**** Data to examine

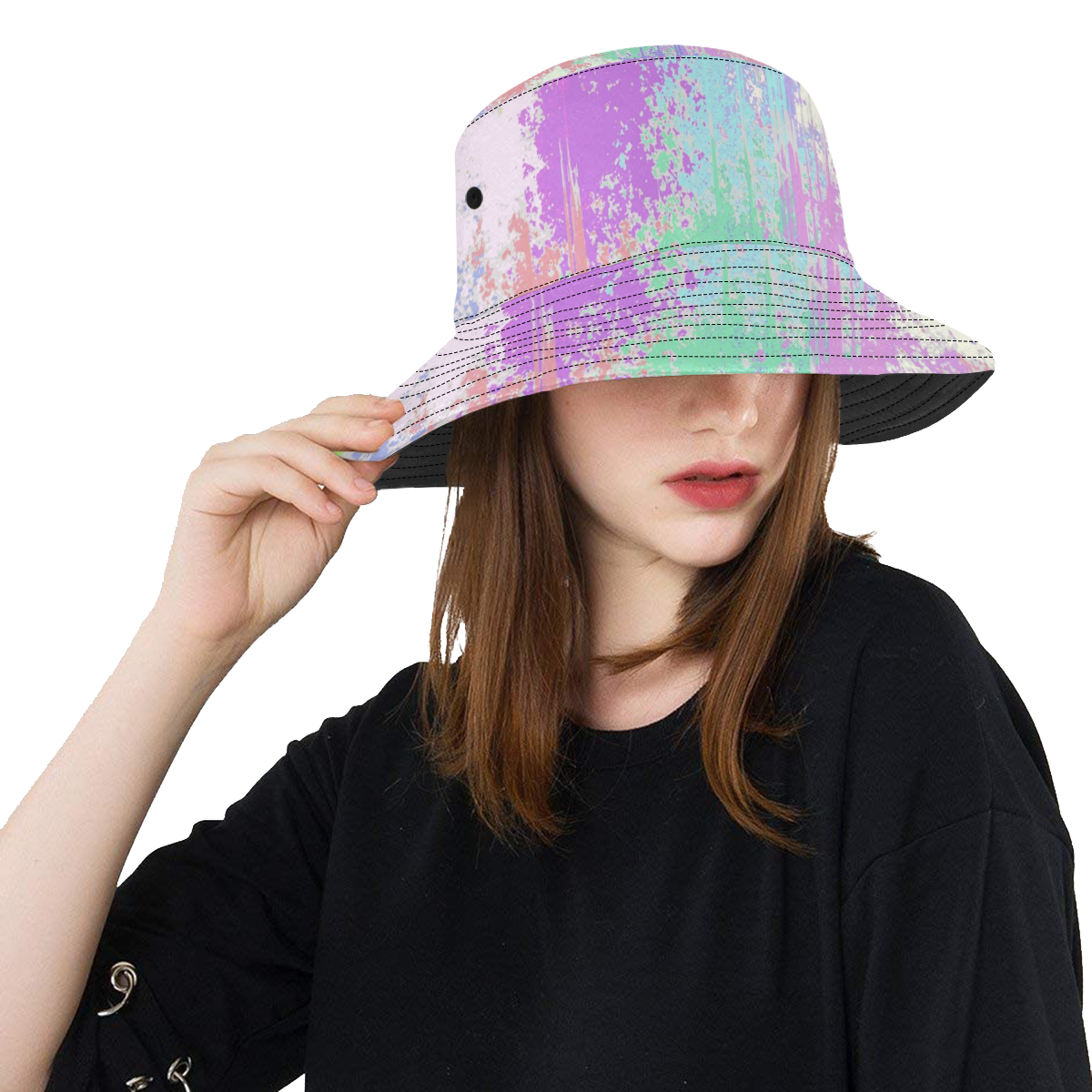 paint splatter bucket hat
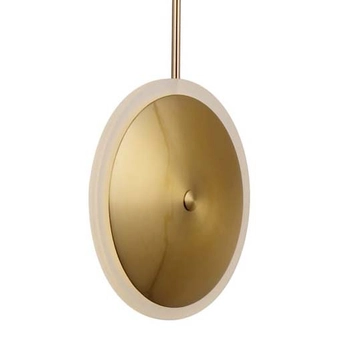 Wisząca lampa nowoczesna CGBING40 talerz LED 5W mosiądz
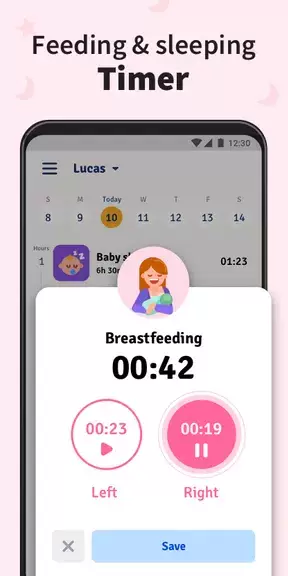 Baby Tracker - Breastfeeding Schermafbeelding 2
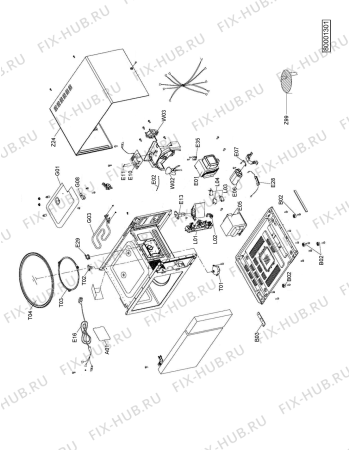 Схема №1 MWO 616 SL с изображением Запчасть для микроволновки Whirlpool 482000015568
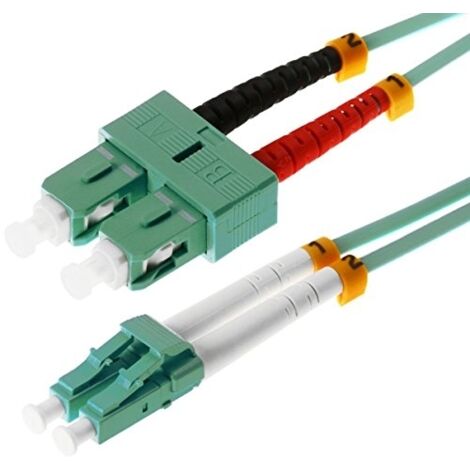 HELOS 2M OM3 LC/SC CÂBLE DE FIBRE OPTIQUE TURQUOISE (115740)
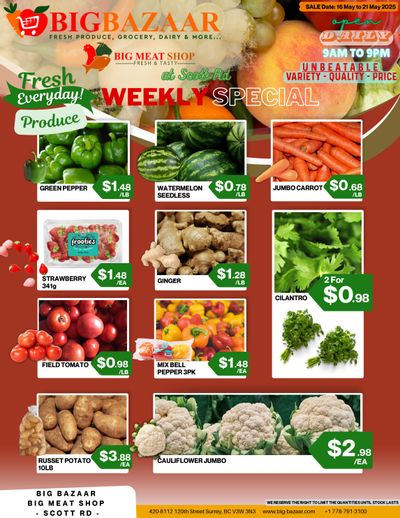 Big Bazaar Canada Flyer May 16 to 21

********

## Exercise brief
Rewrite every item with "bucket hat" changed to "sun hat" and everything else kept the same. Leave the pictures out of your answer.

## Completed exercise
 paint splatter sun hat
 Wisząca lampa nowoczesna CGBING40 talerz LED 5W mosiądz
 Baby Tracker - Breastfeeding Schermafbeelding 2
 Схема №1 MWO 616 SL с изображением Запчасть для микроволновки Whirlpool 482000015568
 HELOS 2M OM3 LC/SC CÂBLE DE FIBRE OPTIQUE TURQUOISE (115740)
 Big Bazaar Canada Flyer May 16 to 21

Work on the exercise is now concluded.